Adding on that seemingly never-ending motor-control discussion, we have a relatively new trend, adherence to Industry 4.0. Industry 4.0, which is considered to be the integration of digital and automation technologies into manufacturing processes, brings in its own set of challenges related to motors and power control. In addition, Industry 4.0 relies heavily on the seamless communication and connectivity between various devices and systems, often multitasking between those systems.
Industry 4.0 also means having a modern production facility that will require cloud connectivity, an array of actuators (both analog and digital), and of course, significant processing capability. A key reason for that connectivity is to provide for updates on the software side, which goes hand-in-hand with ensuring that there is a large enough memory footprint, yet not too large. This is the mechanism by which manufacturers will future-proof their systems.

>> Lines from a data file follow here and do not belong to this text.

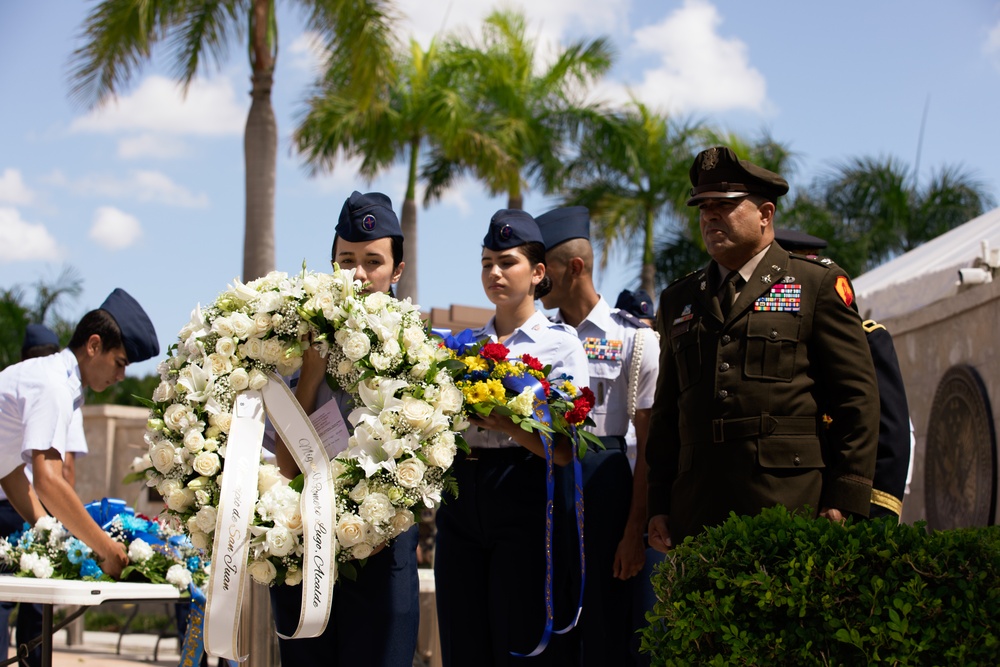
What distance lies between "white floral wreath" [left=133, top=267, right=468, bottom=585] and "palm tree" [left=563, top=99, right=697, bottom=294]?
1930 cm

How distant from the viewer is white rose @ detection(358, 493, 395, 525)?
3311mm

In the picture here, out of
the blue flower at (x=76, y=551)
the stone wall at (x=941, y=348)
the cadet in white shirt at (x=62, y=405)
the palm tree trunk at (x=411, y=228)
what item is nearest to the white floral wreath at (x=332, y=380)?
the cadet in white shirt at (x=62, y=405)

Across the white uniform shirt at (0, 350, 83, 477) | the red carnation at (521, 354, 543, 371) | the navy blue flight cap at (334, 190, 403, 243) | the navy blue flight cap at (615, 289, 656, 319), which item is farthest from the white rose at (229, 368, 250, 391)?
the navy blue flight cap at (615, 289, 656, 319)

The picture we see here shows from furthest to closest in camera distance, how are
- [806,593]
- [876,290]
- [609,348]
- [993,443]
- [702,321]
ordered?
[876,290]
[993,443]
[609,348]
[702,321]
[806,593]

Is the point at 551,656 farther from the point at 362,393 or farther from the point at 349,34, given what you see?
the point at 349,34

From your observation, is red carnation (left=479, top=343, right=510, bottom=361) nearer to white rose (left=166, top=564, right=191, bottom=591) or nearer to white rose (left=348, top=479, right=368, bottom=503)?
white rose (left=348, top=479, right=368, bottom=503)

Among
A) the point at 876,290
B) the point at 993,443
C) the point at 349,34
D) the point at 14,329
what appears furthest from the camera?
the point at 14,329

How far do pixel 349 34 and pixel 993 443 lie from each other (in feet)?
29.7

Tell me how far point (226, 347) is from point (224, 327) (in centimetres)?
7

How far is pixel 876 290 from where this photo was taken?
10.8m

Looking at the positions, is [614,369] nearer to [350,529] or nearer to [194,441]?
[350,529]

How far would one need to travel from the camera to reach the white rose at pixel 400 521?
3.35 meters

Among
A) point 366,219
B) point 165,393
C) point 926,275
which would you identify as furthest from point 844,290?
point 926,275

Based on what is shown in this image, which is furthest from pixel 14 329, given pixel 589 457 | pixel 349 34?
pixel 589 457
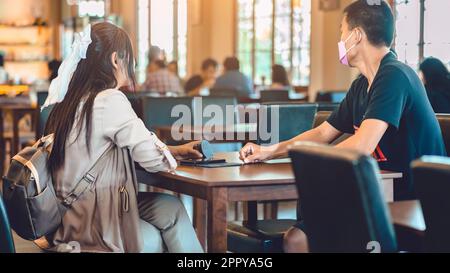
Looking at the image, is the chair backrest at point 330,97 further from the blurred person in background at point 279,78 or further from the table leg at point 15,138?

The Brain of the Industrial Platform
One device well suited to manage this application is Infineon’s 32-bit XMC7000 MCU that’s based on an Arm® Cortex®-M7 processor core (see a demo of the XMC7000 controlling a robotic arm). Because it’s aimed at industrial applications, the part is equipped with peripherals such as CAN FD, TCPWM, and Gigabit Ethernet, as well as support for hardware security. Single- and dual-core options are available, and both are supported by a Cortex-M0+ core so designers can optimize their end products to meet the specific conditions required for the application. It offers low-power modes down to 8 µA.

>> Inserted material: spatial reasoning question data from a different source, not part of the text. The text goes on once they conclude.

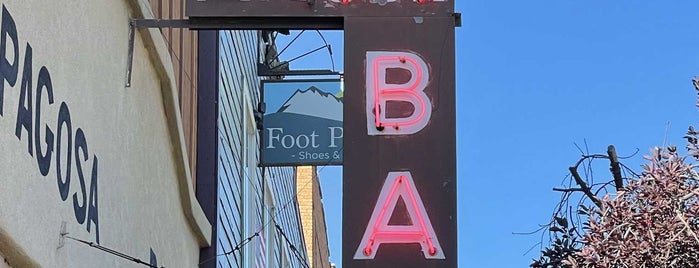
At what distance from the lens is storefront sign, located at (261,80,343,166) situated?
14.4 metres

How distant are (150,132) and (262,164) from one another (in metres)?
6.79

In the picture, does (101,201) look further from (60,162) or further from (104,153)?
(60,162)

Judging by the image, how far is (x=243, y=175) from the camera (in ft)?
46.2

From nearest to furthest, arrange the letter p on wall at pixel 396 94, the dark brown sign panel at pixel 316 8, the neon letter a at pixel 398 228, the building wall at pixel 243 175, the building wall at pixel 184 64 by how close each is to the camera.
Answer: the neon letter a at pixel 398 228
the letter p on wall at pixel 396 94
the dark brown sign panel at pixel 316 8
the building wall at pixel 184 64
the building wall at pixel 243 175

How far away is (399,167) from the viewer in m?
7.50

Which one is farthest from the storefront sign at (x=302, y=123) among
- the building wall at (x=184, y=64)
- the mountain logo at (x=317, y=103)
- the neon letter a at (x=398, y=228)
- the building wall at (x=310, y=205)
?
the building wall at (x=310, y=205)

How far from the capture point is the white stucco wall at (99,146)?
5164 mm

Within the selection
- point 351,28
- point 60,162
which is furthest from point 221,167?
point 60,162

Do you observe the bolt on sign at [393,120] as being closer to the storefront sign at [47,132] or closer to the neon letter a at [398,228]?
the neon letter a at [398,228]

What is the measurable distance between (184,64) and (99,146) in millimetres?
Result: 3665

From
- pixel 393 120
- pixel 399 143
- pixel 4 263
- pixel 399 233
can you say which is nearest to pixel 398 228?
pixel 399 233

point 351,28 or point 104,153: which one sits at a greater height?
point 351,28

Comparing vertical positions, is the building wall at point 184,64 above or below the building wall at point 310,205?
above

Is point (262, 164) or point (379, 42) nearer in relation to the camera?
point (379, 42)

Block diagram of Infineon’s 32-bit XMC7000 MCU key features that are optimized for industrial applications.
The XMC7000 MCU can operate in harsh environments with a temperature range of -40°C to +125°C. Four package/pin types are available, with 17 part number variants to meet just about any industrial design requirements. In addition, the MCU can be bundled with extensive software solutions that enable sophisticated motor and power control, including ModusToolbox™ software for a common development experience across platforms. Provided as a collection of development tools, libraries, and embedded runtime assets, ModusToolbox software is architected to provide a flexible and comprehensive development experience.
Connecting It All Together
In the context of motor and power control, connecting all the motors, drives, controllers, sensors, and other components to a local network is key. Ensuring reliable and secure communications between these devices can be a challenge, particularly when dealing with legacy systems or heterogeneous equipment from different manufacturers.
Developers must consider that motor and power control systems often come from different vendors. Hence, they may use different communication protocols and standards. Achieving interoperability between these systems can be a challenge, as it requires developing standardized interfaces, protocols, and data formats that enable seamless integration and communication across different devices and platforms. It could also be that multiple systems are operating concurrently. The result is an obvious need to maintain that high level of performance throughout the network of systems as well as the need for customization, with a quick set-up time.
Helping to Secure the Industrial Platform
And of course, with increased connectivity and data exchange within the manufacturing and automation environments, the risk of cyber threats and attacks becomes more prevalent. Motor and power control systems are potential targets for cyberattacks that can disrupt production processes or compromise sensitive data. Adding robust cybersecurity measures, including encryption, access controls, and intrusion detection systems, is crucial to protect against these threats.
Timers and PWMs
Timers and pulse-width modulators (PWMs) are also key components in the industrial realm. For example, the timers are used for scheduling and sequencing of mechanical and electronic components, as well as for process control. When it comes to monitoring, timers are used to track the duration of various processes or events, which can then be used for diagnostics purposes.
PWMs generally control the amount of power that gets delivered to a load, such as to DC or three-phase AC induction motors. By varying the duty cycle of the PWM signal, the average voltage applied to the motor can be adjusted, thereby controlling its speed. The PWMs also have a say in energy efficiency by regulating the amount of power sent to the mechanical device.
The latest machine-learning techniques provide a pathway towards predictive and proactive maintenance within the platforms. System down-time can be costly, so anything that can eliminate or mitigate that condition is welcome.
Overcoming all these challenges requires a comprehensive approach that addresses technical, operational, and organizational aspects, as well as collaboration among various stakeholders in the industrial ecosystem. Infineon’s XMC7000 is at the forefront of that industrial pathway.